- Given text:

------------------------------------------------------------

Before and shortly after apartheid ended, there had been a large catalogue of South African fiction that dealt with the societal issues of the South African polity centred on the racial divide and its attendant inequalities. In more recent years, there has been a dearth of such stories, largely for good because a permanent view in the rear mirror is no productive observation of any society. In light of the recent trend, They Got To You Too is a refreshing take in the sense that it revisits the past when it gets Hans Van Rooyen to look back at his life of privilege, regret and search for renewal. Entering his ninth decade on earth, he finds himself admitted to a nursing home and the old South Africa meets the new one.

------------------------------------------------------------

Image-linked spatial questions:
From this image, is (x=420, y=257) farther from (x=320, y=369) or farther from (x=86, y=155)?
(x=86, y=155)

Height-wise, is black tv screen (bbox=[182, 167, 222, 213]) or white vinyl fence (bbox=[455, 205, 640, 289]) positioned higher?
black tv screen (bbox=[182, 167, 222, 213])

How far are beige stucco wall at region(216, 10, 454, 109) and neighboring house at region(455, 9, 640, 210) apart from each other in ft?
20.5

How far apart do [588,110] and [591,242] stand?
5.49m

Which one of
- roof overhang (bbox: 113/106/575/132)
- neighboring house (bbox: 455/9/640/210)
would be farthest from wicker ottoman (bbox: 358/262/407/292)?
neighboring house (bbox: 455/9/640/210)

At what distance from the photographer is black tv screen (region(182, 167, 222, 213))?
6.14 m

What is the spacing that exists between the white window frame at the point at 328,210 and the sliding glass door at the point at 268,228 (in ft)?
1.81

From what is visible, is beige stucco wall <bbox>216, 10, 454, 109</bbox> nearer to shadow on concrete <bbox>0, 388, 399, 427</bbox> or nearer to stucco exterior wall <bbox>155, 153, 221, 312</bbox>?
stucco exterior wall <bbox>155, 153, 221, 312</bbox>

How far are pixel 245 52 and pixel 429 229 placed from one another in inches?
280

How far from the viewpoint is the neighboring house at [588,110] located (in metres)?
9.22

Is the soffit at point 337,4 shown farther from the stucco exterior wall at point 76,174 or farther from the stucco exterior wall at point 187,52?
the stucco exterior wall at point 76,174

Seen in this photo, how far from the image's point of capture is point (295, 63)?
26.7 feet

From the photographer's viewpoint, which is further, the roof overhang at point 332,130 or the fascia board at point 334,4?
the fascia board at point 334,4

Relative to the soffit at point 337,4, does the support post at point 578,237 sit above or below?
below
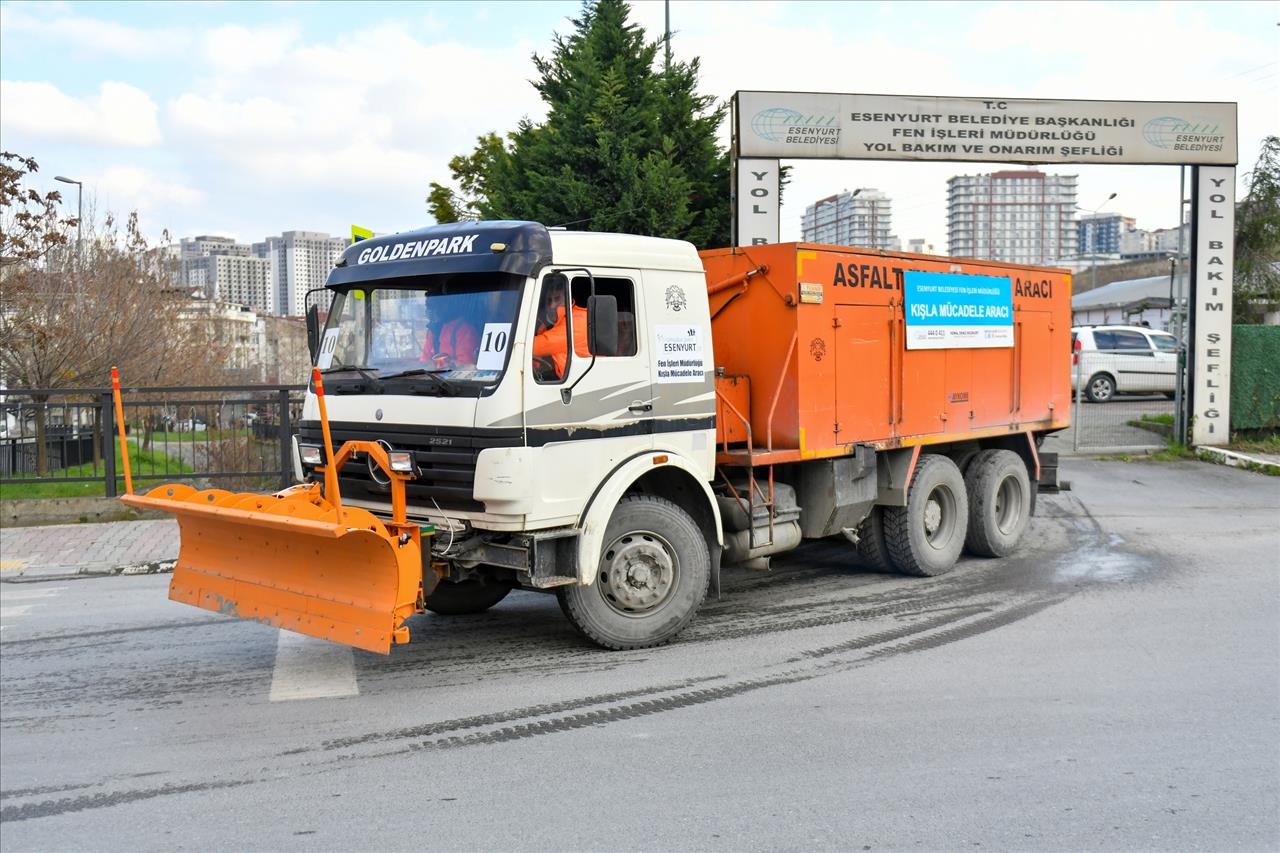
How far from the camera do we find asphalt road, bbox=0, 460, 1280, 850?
4172 mm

------------------------------------------------------------

- Challenge 1: Repeat the book review from "Before and shortly" to "the new one.", inclusive.
- Challenge 2: Pick up the book review on South African fiction at the point where it stops, and write what comes next.

- Task response 1:
Before and shortly after apartheid ended, there had been a large catalogue of South African fiction that dealt with the societal issues of the South African polity centred on the racial divide and its attendant inequalities. In more recent years, there has been a dearth of such stories, largely for good because a permanent view in the rear mirror is no productive observation of any society. In light of the recent trend, They Got To You Too is a refreshing take in the sense that it revisits the past when it gets Hans Van Rooyen to look back at his life of privilege, regret and search for renewal. Entering his ninth decade on earth, he finds himself admitted to a nursing home and the old South Africa meets the new one.

- Task response 2:
Zoe is Hans’s new nurse in the nursing home. Having navigated the old South Africa, She has scars from the dark days of the past and since she has found healing in the present, she is best placed to guide Hans into new space while helping him unpeel the layers of secrecy from his past that has limited him from embracing a nation where skin colour is not meant to be a factor of discrimination. They Got To You Too is a story of discovery, acceptance, forgiveness and healing. It highlights the individual journey of an oppressor the oppressor. In alternating chapters, the lives of Hans and Zoe are peeled back and we see how each has arrived at their present station in life. The future is a product of what we make of our past in the present. Only in confronting his past can Hans die with no grudge and baggage.

They Got To You Too is a simple story with deep consequences. It is sensitively told with great empathy. Some may conclude that the story is too simplistic, especially those who still bear the brunt of the evil of the past in South Africa. However, it is a story that gives cause for reflection and provides an avenue for reflection as long as there is a valid reckoning of the past.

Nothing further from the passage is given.